Wenn es sich um ein Unternehmen handelt, in dem in der Regel mehr als 10 Mitarbeiter beschäftigt sind, haben Sie Kündigungsschutz gemäß dem Kündigungsschutzgesetz. In diesem Fall empfiehlt es sich unbedingt, innerhalb von 3 Wochen nach Zugang der Kündigung Kündigungsschutzklage zu erheben. Im Rahmen des Kündigungsschutzverfahrens wird dann geprüft, ob die Kündigung aus personen-, verhaltens- oder betriebsbedingten Gründen gerechtfertigt ist. Allein die Aussage, dass das Betriebsklima während Ihrer Abwesenheit besser gewesen ist, rechtfertigt mit Sicherheit keine Kündigung aus verhaltensbedingten Gründen. In diesem Fall hätte es im Übrigen auch einer vorherigen Abmahnung bedurft.

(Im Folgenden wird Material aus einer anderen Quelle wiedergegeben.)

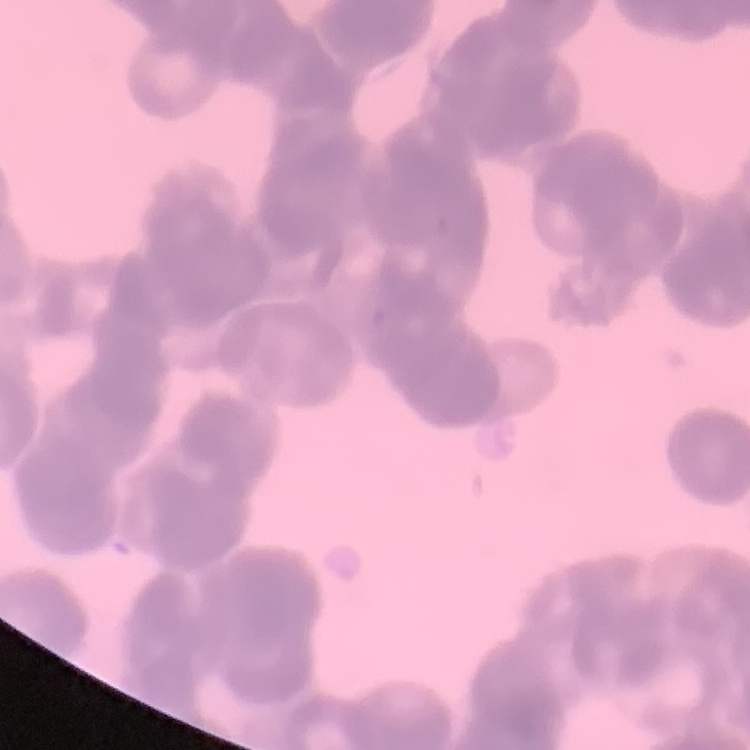
red blood cell morphology = rouleaux formation
preparation = thin peripheral smear
stain = Field's or Giemsa
image type = square crop of a larger photomicrograph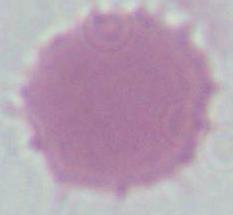
Summary:
  - Identification: erythrocyte
  - Magnification: 1000x
  - Modality: photomicrographState the blood parasite species.
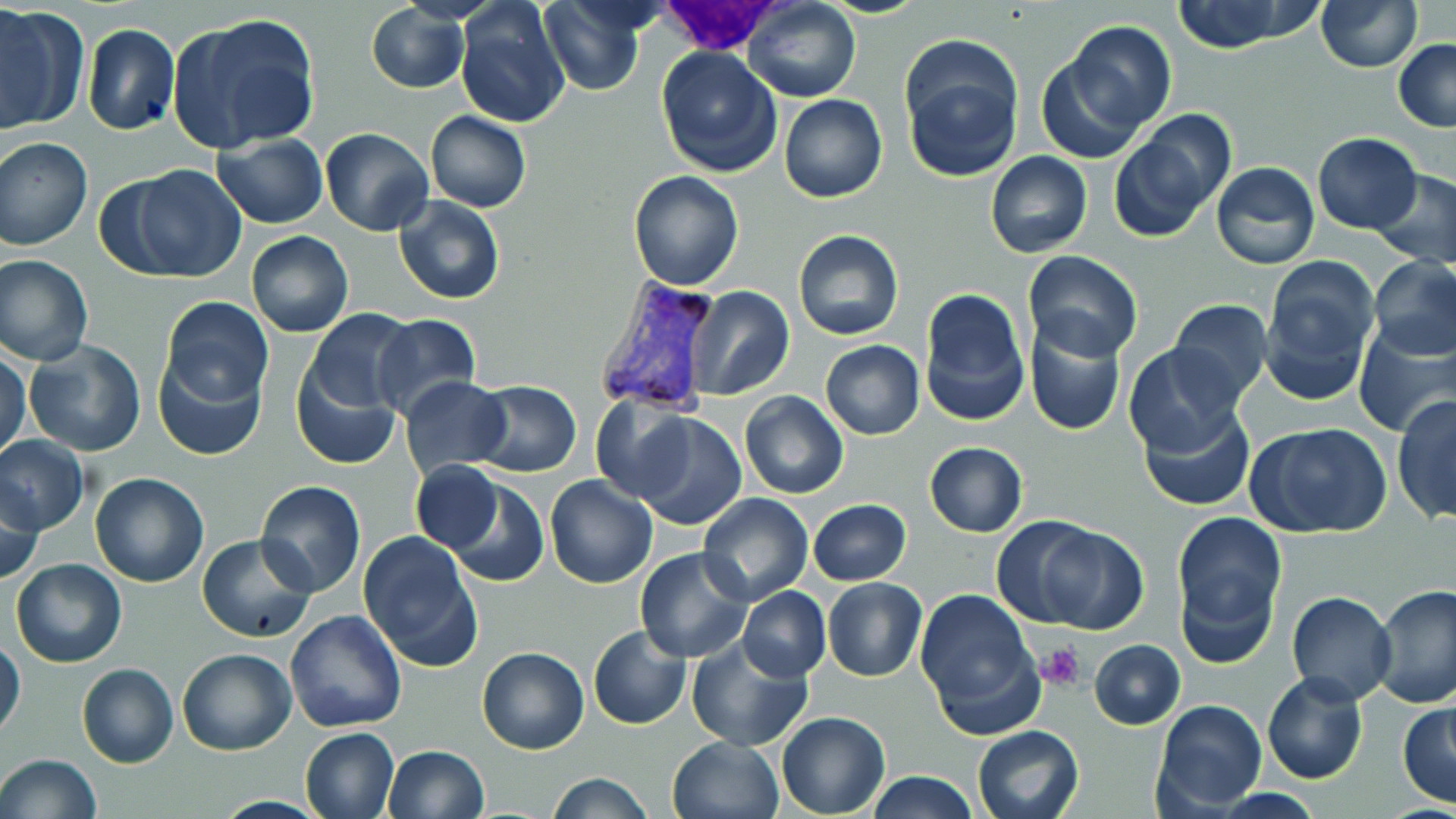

Der Arbeitgeber muss daher im Rahmen eines Kündigungsschutzverfahrens darlegen und beweisen, dass die Kündigung entweder aus einem personen-, verhaltens- oder betriebsbedingten Grund gerechtfertigt ist. Sollte dies nicht der Fall sein, muss er Sie weiter beschäftigen.
Es besteht grundsätzlich zwar auch die Möglichkeit, sich im Rahmen des Kündigungsschutzverfahrens auf eine Aufhebung des Arbeitsverhältnisses gegen Zahlung einer Abfindung zu verständigen. Dieser Weg kommt aber nur dann in Betracht, wenn der Erhalt des Arbeitsplatzes für Sie nicht im Vordergrund steht. Da Sie hier schon 18 Jahre im Betrieb tätig sind, empfehle ich daher unbedingt, Kündigungsschutzklage zu erheben.

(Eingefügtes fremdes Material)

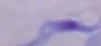

Micrograph. A trypanosome is shown. Captured at 1000x magnification.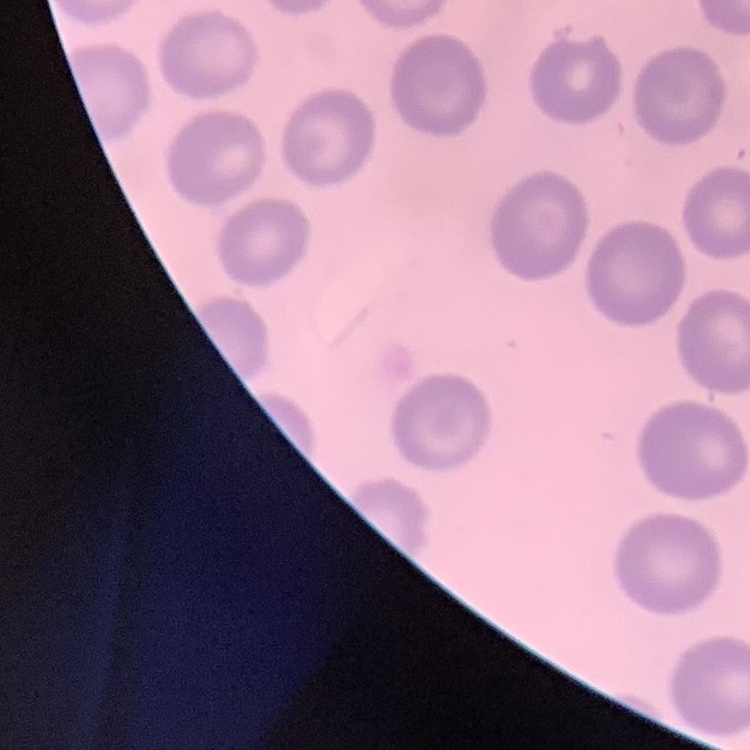
Summary:
  - Erythrocyte morphology: no rouleaux formation
  - Image type: square crop of a larger photomicrograph
  - Preparation: thin blood film
  - Stain: Field's or GiemsaState which parasite is depicted.
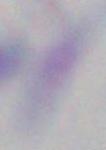
Toxoplasma gondii.

magnification = 1000x
modality = micrograph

Die Frist für die Erhebung der Klage beginnt mit dem Zugang der Kündigung zu laufen. Falls Ihnen die Kündigung heute übergeben worden ist und Sie nur den Empfang des Kündigungsschreibens nicht bestätigt haben, würde die 3-Wochen-Frist zur Erhebung der Klage damit morgen zu laufen beginnen.

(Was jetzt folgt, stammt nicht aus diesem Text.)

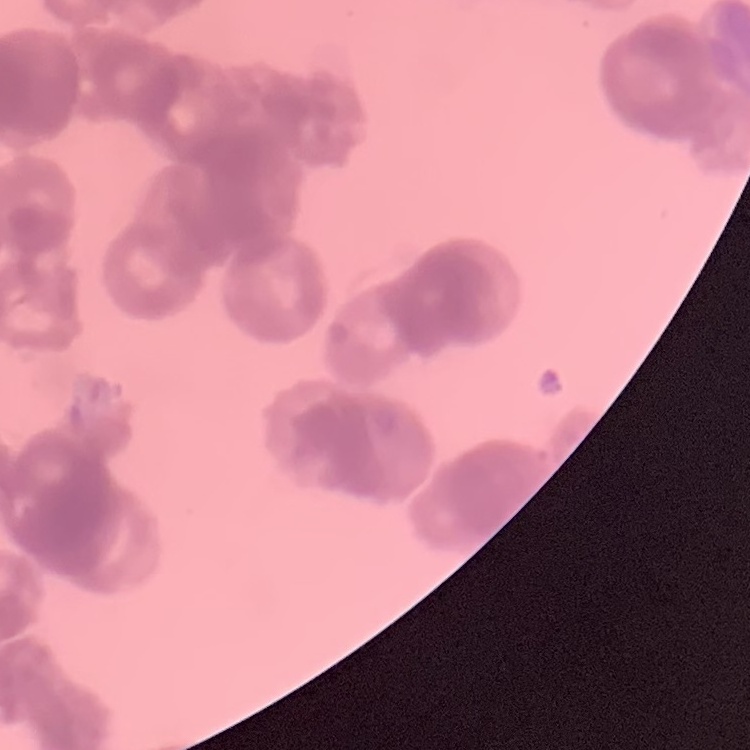

The erythrocytes exhibit rouleaux formation. Field's or Giemsa stain. One tile cut from a larger photomicrograph. Thin blood film.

Sie könnten den Empfang der Kündigung grundsätzlich auch bestreiten, wenn es keine Zeugen hierfür gibt und Sie das Doppel nicht unterzeichnet haben. Wenn der Arbeitgeber Ihnen das Original übergeben hat und es auch Zeugen für die Aushändigung geben sollte, ist es aber nicht sinnvoll, den Zugang zu betreiten, da der Arbeitgeber den Zugang dann anhand von Zeugen beweisen kann.
3.
Der Arbeitgeber ist auch nicht berechtigt, Ihnen das Gehalt zu kürzen, selbst wenn er Ihnen Aufgabenbereiche entzogen hat. Hier stellt sich auch die Frage, ob dies überhaupt rechtlich zulässig war. In jedem Fall kann er aber nicht einseitig das Gehalt kürzen. Dies geht nur im Einvernehmen mit dem Arbeitnehmer oder aber über eine Änderungskündigung.
4.
Sie können sich im Zuge der Kündigungsschutzklage auch gegen die einseitige Freistellung des Arbeitgebers wenden und geltend machen, dass diese sachlich nicht gerechtfertigt ist. Dies wird insbesondere in den Fällen geltend gemacht, in denen der Erhalt des Arbeitsplatzes für den Arbeitnehmer oberste Priorität hat. Durch eine längere Freistellung werden oft Fakten geschaffen und dann ist es für den Arbeitnehmer oft etwas schwerer, in das Unternehmen zurückzukehren. Oft wird auch ein Weiterbeschäftigungsantrag per Einstweiliger Verfügung gestellt, damit die Weiterbeschäftigung kurzfrisitig erfolgt und der Arbeitnehmer nicht schon während des laufenden Kündigungsschutzverfahren freigestellt ist und damit u.U. Fakten geschaffen werden. Wenn ein Gericht aber feststellt, dass die Kündigung nicht rechtmäßig ist, besteht das Arbeitsverhältnis ohnehin fort und Sie sind gemäß dem gesonderten Weiterbschäftigungsantrag, der im Kündigungsschutzverfahren einzubringen ist, dann auch weiterzubeschäftigen, auch wenn Sie in der Zwischenzeit freigestellt waren. Daher ist es nicht unbedingt erforderlich, den Weiterbeschäftigungsantrag in einem einstweiligen Verfügungsverfahren durchzusetzen.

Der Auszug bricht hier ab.